Jeremy Hobson: Well it's been a busy week in Washington. Congress passed those three long-delayed free trade deals yesterday, in a move to create jobs in this country. But lawmakers also voted down the President's jobs package in the Senate earlier this week.
We're going to talk jobs and more now with Republican Congressman David Schweikert of Arizona. Congressman, good morning.
David Schweikert: Good morning.
Hobson: Well when the president announced his jobs plan, you released a statement, and you said, "this administration's regulatory environment has destroyed jobs and created a weak and uncertain economy." Give me an example of a regulation that you think has made this economy worse.
Schweikert: I sit on the House Financial Services Committee. Day, after day, after day, we talk to folks who need lines of credit -- lenders or community banks. And they start to think, look, we're ready to go out and play -- except with the rules and promulgations of such that are coming through Dodd-Frank, we don't know what the risk retention requirements are.
Hobson: Like what? What are they worried about?

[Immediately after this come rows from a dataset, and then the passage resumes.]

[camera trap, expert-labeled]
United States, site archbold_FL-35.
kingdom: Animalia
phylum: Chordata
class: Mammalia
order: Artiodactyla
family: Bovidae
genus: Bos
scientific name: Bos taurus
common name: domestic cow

Schweikert: I'll give you a good example. If you and I were going to go out and do a certain type of mortgage lending, what's the reserve requirements you have to have for it? We're not sure! So you actually can't open up your billfold until you know the rules you're playing under.
Hobson: But the Dodd-Frank Financial Regulatory Reform Bill was passed for a reason -- and it was passed because many people thought that Wall Street was not being regulated enough before. That's what led us into the bubble -- which burst in 2008 -- and led us into this mess.
Schweikert: Yeah. But go back to what you just said -- regulate those areas of risk. When we sat in a committee with the very senior members of the year before who had voted for it, and we were getting testimony from the regulators talking about the new regulations on credit card securitization and automobile securitization, and they're looking at the regulators saying, "Oh god, that's what we voted on?"
Hobson: Congressman, your leader in Congress, Eric Cantor, recently referred to the Occupy Wall Street protestors as "growing mobs." Do you agree with that statement?
Schweikert: Not at all. The other day, I actually walked down by the group here in Washington, DC. But I found it fascinating, because there were members there holding signs that would have read exactly the same as folks as a Tea Party rally -- "No more bailouts." Much of the frustration that at least I was seeing was the same frustration I hear from some of the most conservative activits out there.
Hobson: Republican Congressman David Schweikert of Arizona, thanks so much for joining us.
Schweikert: I enjoy it.
We also asked the Congressman about a new piece of legislation he's introduced -- involving American coinage.
Hobson: I want to ask you one more thing, because I noticed that you just introduced legislation to replace the dollar bill with coins to save the government money. Does this idea you think have a chance this time? It never seems to work.
Schweikert: Well, we actually have some much better examples out there. If you look at Europe and the 1 euro coin, we see an example that has worked. Look -- it's about $184 million a year in savings.
Schweikert: So $6 billion over 30 years. You have a government that is in desperate straights financially -- maybe it's time that the public and Congress will step up and understand, we need to be finding savings everywhere we can. And this is a good start.